Last year I wrote about “habitat containers” to attract birds, butterflies and pollinators up close and personal to your porch or patio, but today I’d like to showcase some hummingbird-attracting plants suitable for growing in pots and containers. You’ll notice most of them have red tubular-shaped flowers, which are perfectly adapted to accommodate the long bill of a hummingbird.
Note: These plants are all annuals in New England, or perennials hardy to warmer areas that can be brought into an unheated garage or porch to overwinter in cold climates….
Right now the beardtongue (Penstemon barbatus) is in full bloom, and the hummingbird we call “Stubby” works each and every flower at least twice per day:
After this blooms, I’ll cut the beardtongue stems down to about 3″, and by then the Salvia coccinia and annual phlox (Phlox drummondii) will take over the show. Hummers will find something blooming on this container right til first frost.

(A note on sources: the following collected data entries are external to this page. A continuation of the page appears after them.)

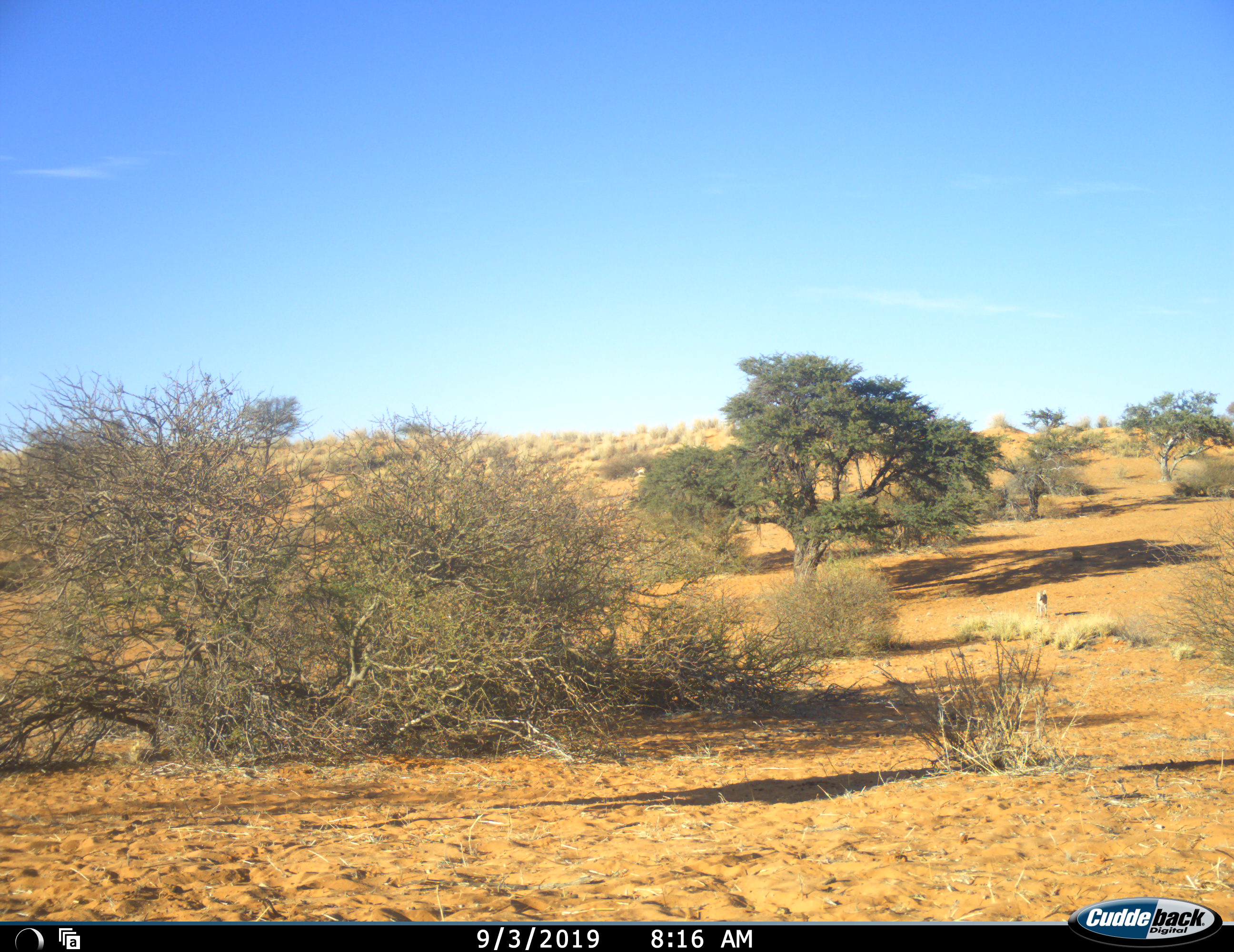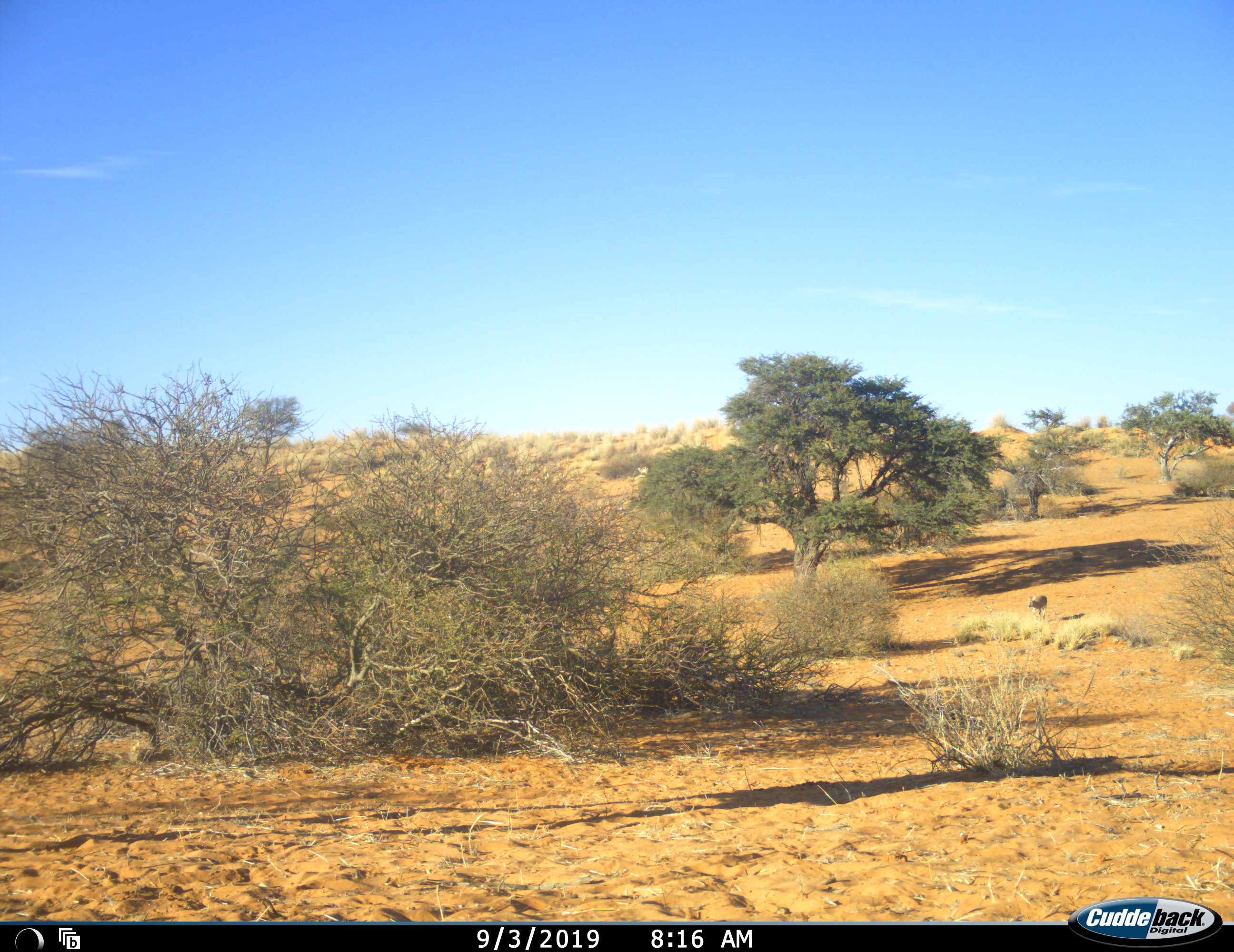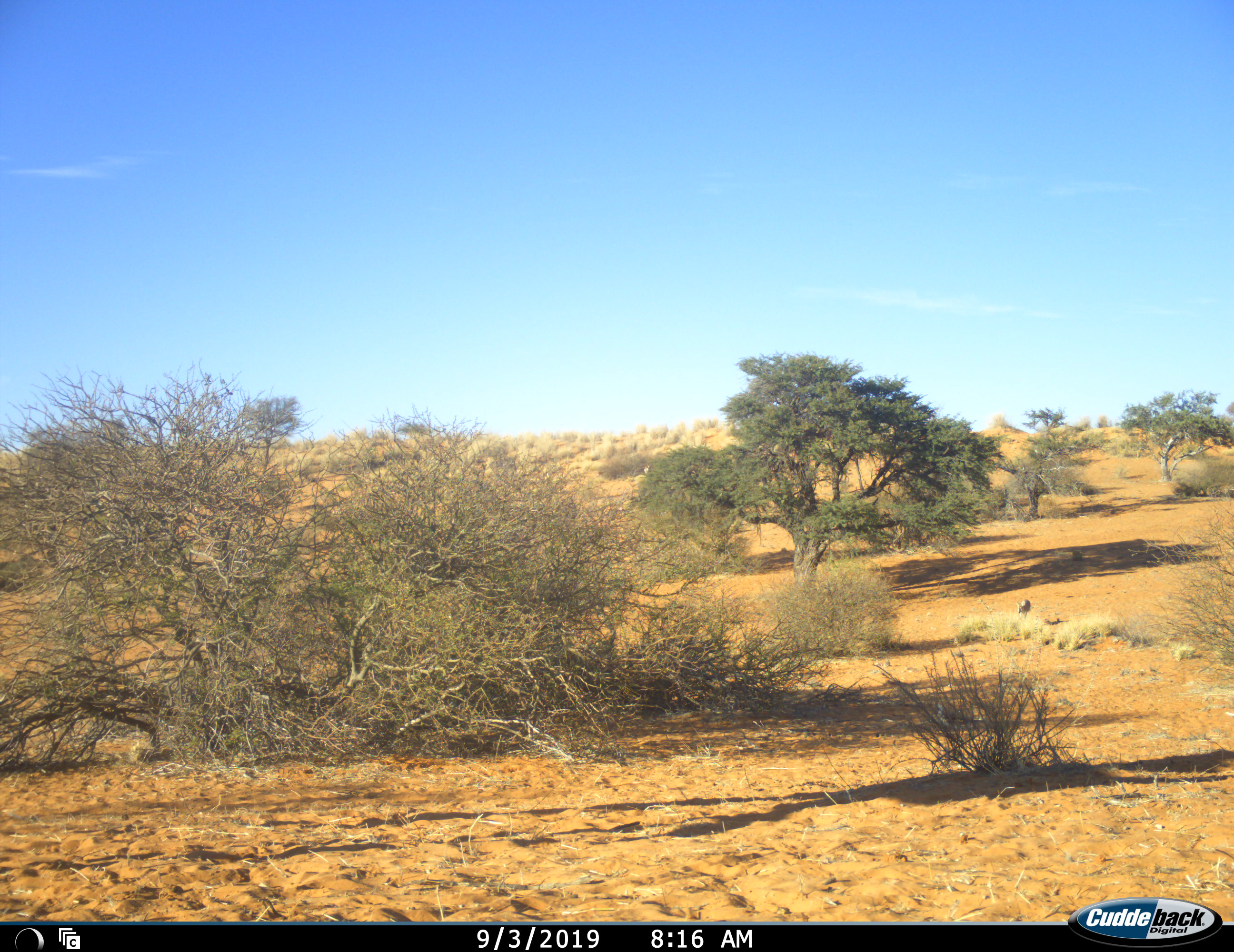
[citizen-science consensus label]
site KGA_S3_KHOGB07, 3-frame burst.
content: unidentified animal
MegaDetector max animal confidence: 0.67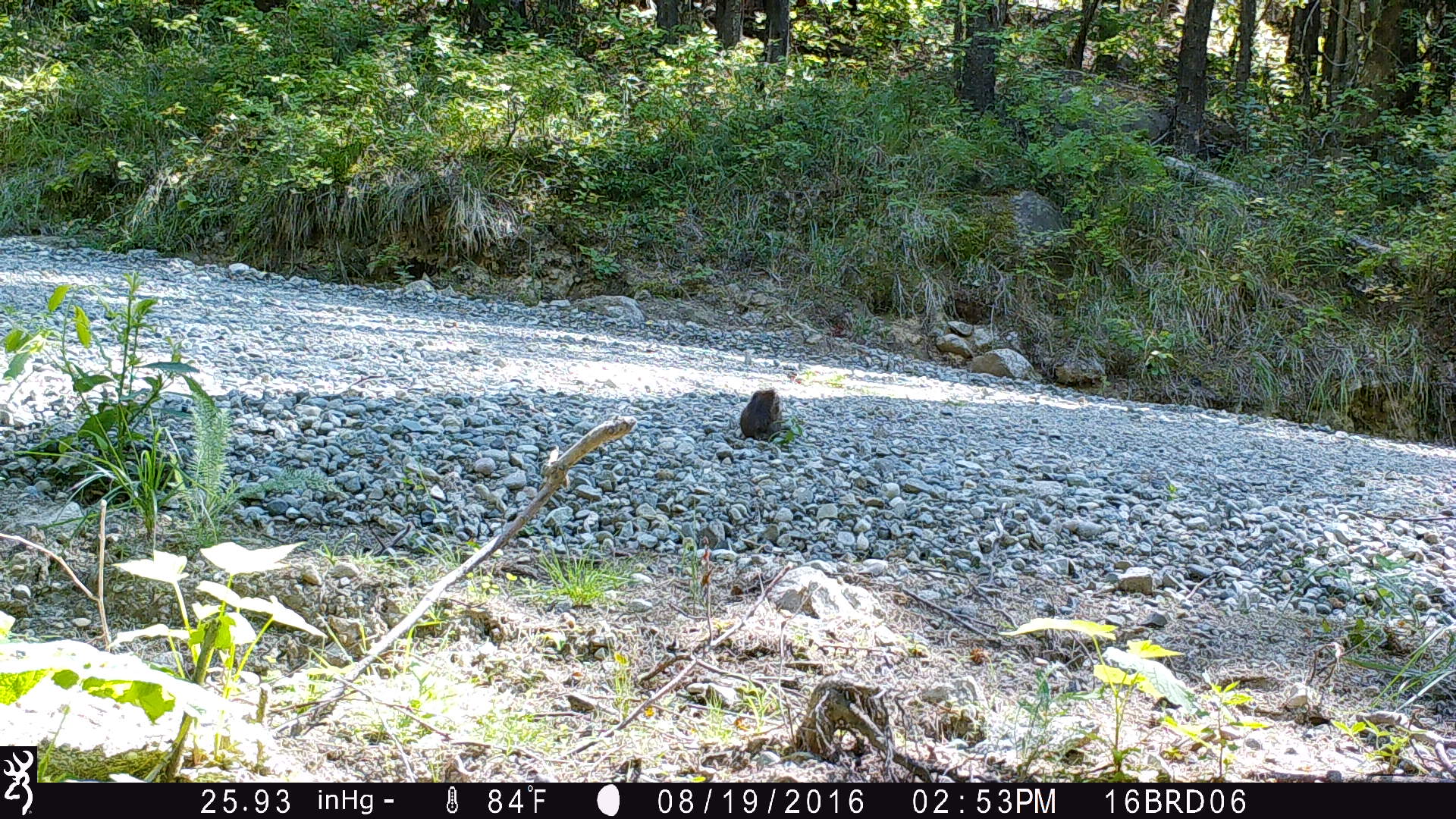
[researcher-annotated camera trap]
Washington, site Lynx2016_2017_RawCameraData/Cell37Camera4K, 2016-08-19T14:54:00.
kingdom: Animalia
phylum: Chordata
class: Mammalia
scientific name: Mammalia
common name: small mammal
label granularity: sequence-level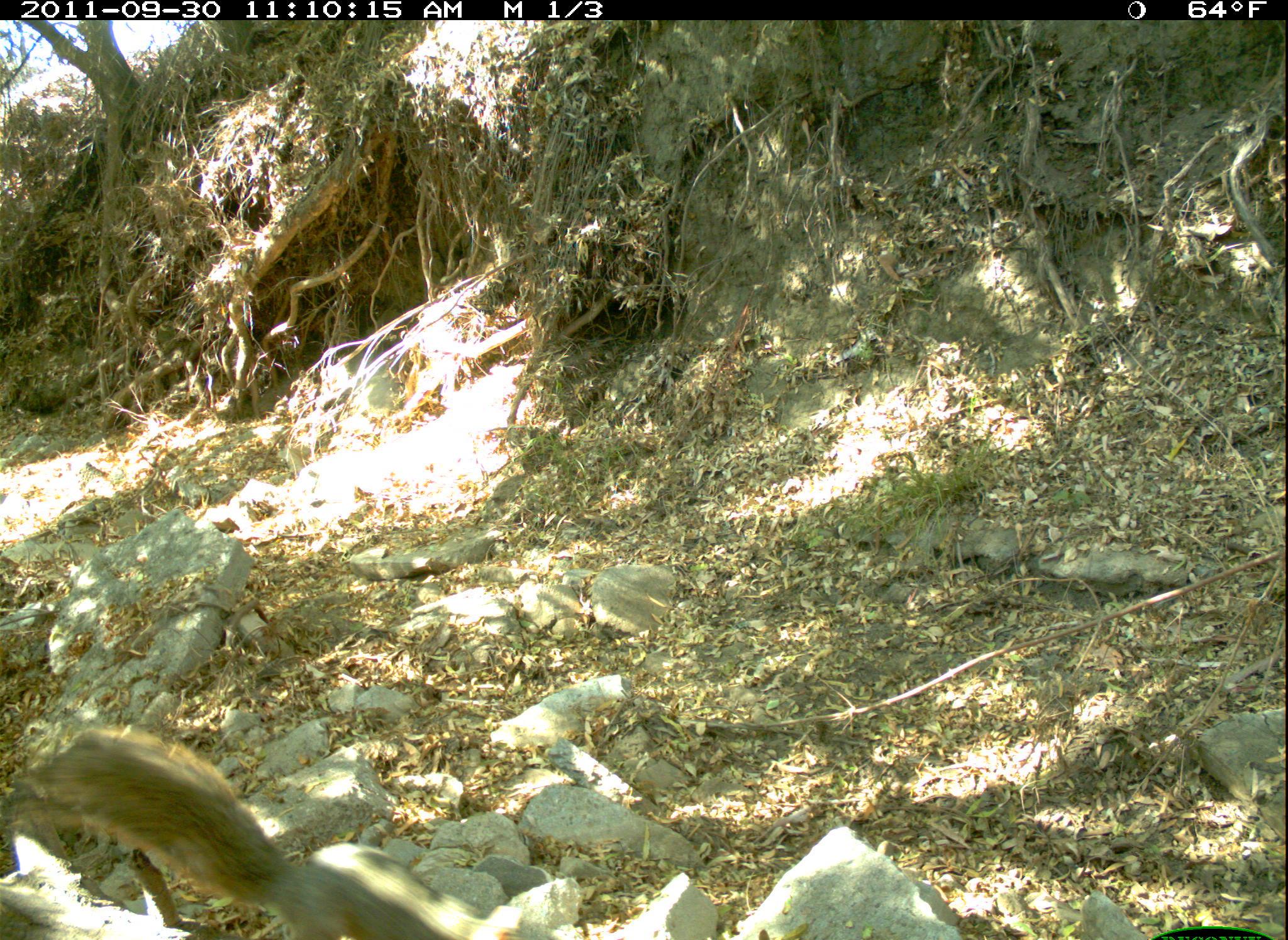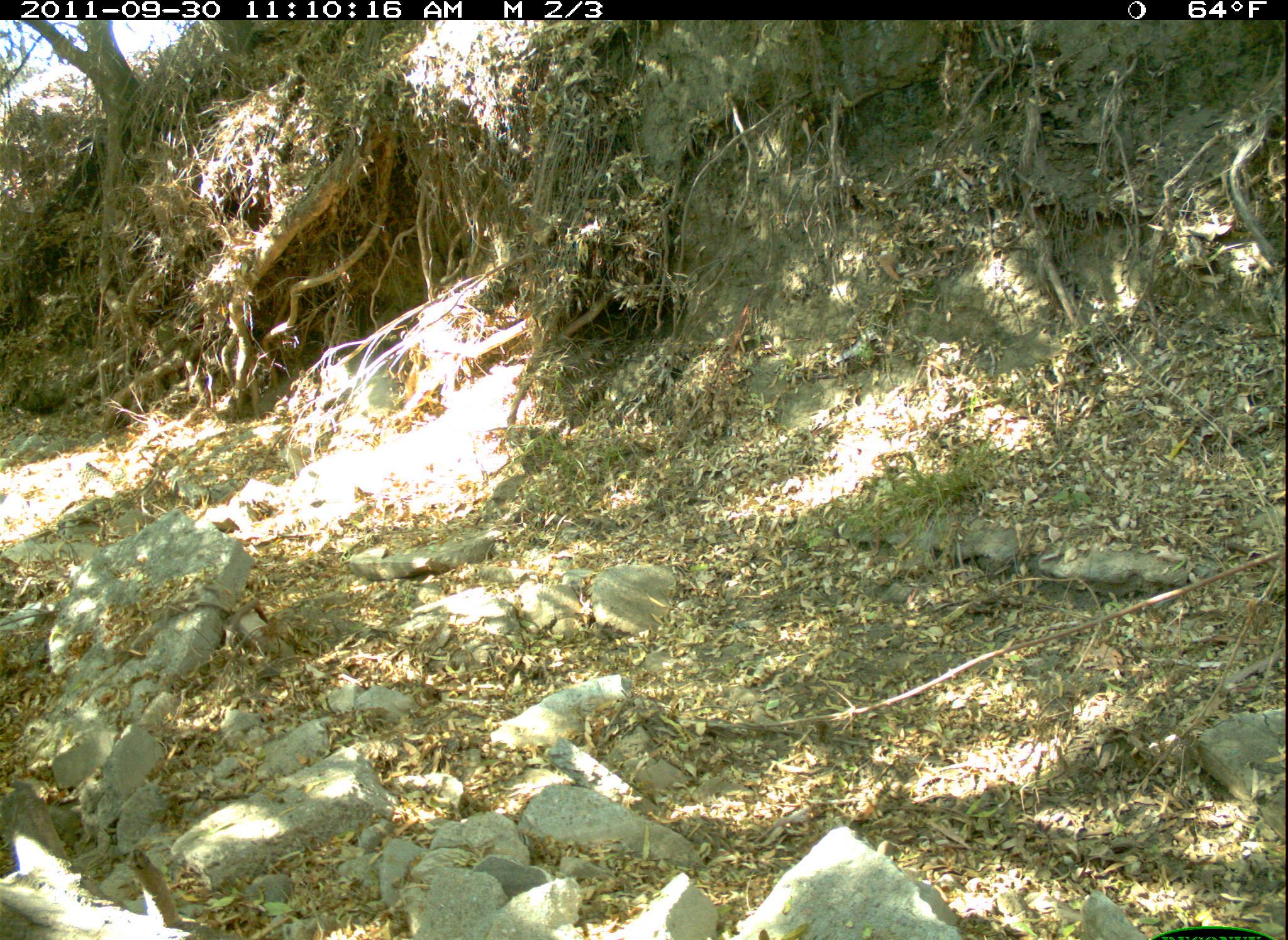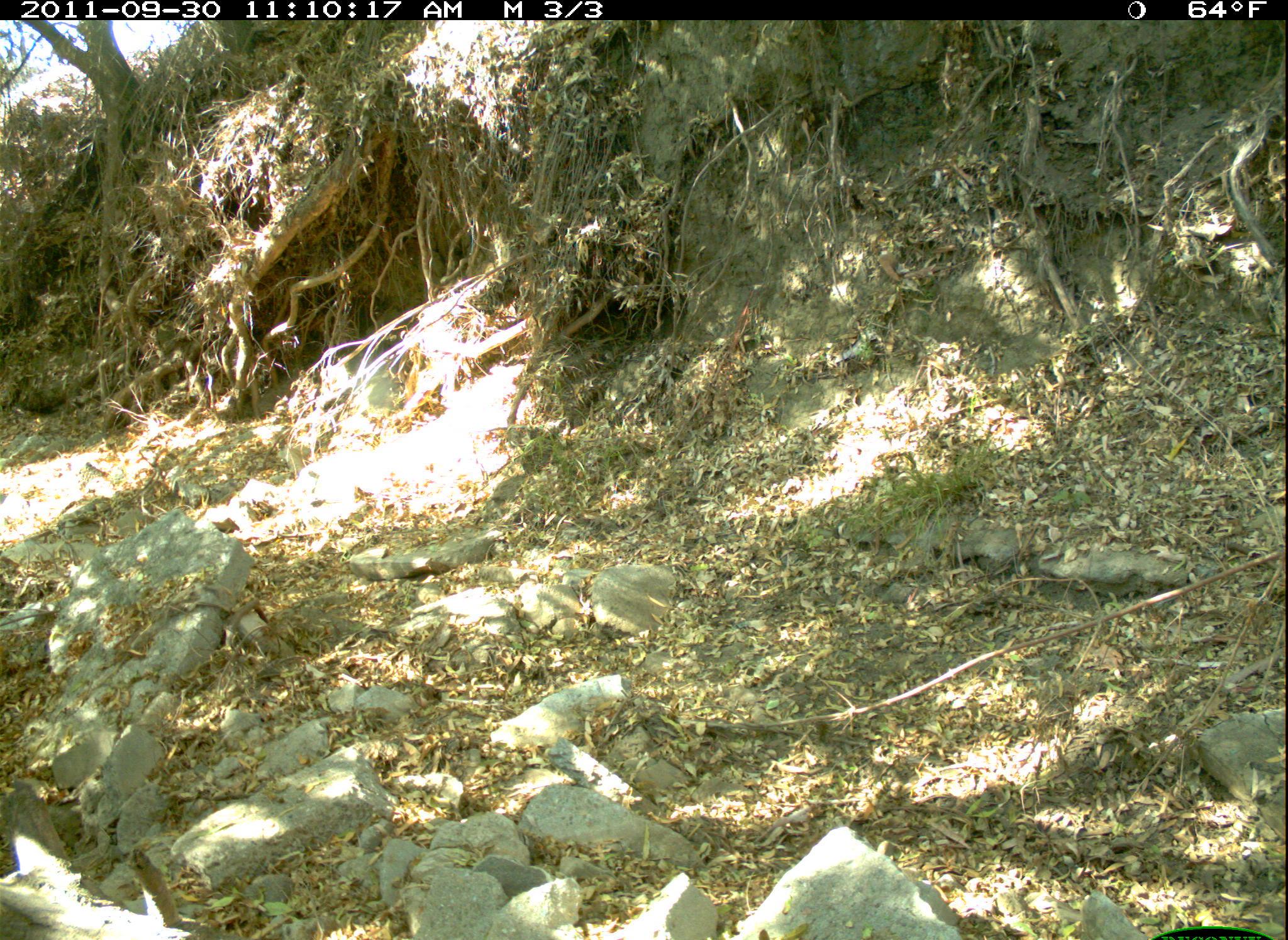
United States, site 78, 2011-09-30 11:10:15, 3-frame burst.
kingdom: Animalia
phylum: Chordata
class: Mammalia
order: Rodentia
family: Sciuridae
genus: Sciurus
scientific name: Sciurus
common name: squirrel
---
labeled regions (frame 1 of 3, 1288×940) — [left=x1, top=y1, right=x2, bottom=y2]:
squirrel: [left=24, top=734, right=477, bottom=937]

Any type of salvia, especially the annual scarlet sage (Salvia coccinea) are guaranteed to attract hummers – here, “Lady in Red” scarlet sage grows in a container placed in a porchside foundation planting:
Later in the summer, sunset hyssop (Agastache rupestris) will feed ruby-throat hummingbird migrants stopping by to fuel up on their long journey down to the tropics:
One year I tried this container with coleus, red fountain grass, annual phlox and Fuschia “Gartenmeister Bonstedt“:
The hummingbirds visited the fuschia and phox, but next time I won’t cut off the coleus flowers as I did here, because hummingbirds will also drink nectar from the violet-colored coleus flowers.
Don’t forget that containers with non-flowering plants can also provide resources for hummingbirds. This moss container provides a variety of soft nesting materials, and hummers can use bits of the lichen to camouflage the outside of their nests. The pebbles in this container even supply nesting for ground-nesting pollinators, some of which may become food for hungry hummingbirds patrolling the area for insects.
At Garden in the Woods (the headquarters of New England Wild Flower Society) in Framingham, MA, these containers of native plants include the dark-foliaged coralbells (Heuchera), which has tiny white or red blooms along a tall stem which hummingbirds investigate:
Speaking of New England Wild Flower Society, this summer they held a contest for the best habitat container gardens to support pollinators, as part of their 2011 program “Native Buzz” which concentrates on native bees and other important pollinators. All the contest entries will be on exhibit at Garden in the Woods through August 31st. Worth a visit to check out the creativity of local gardeners!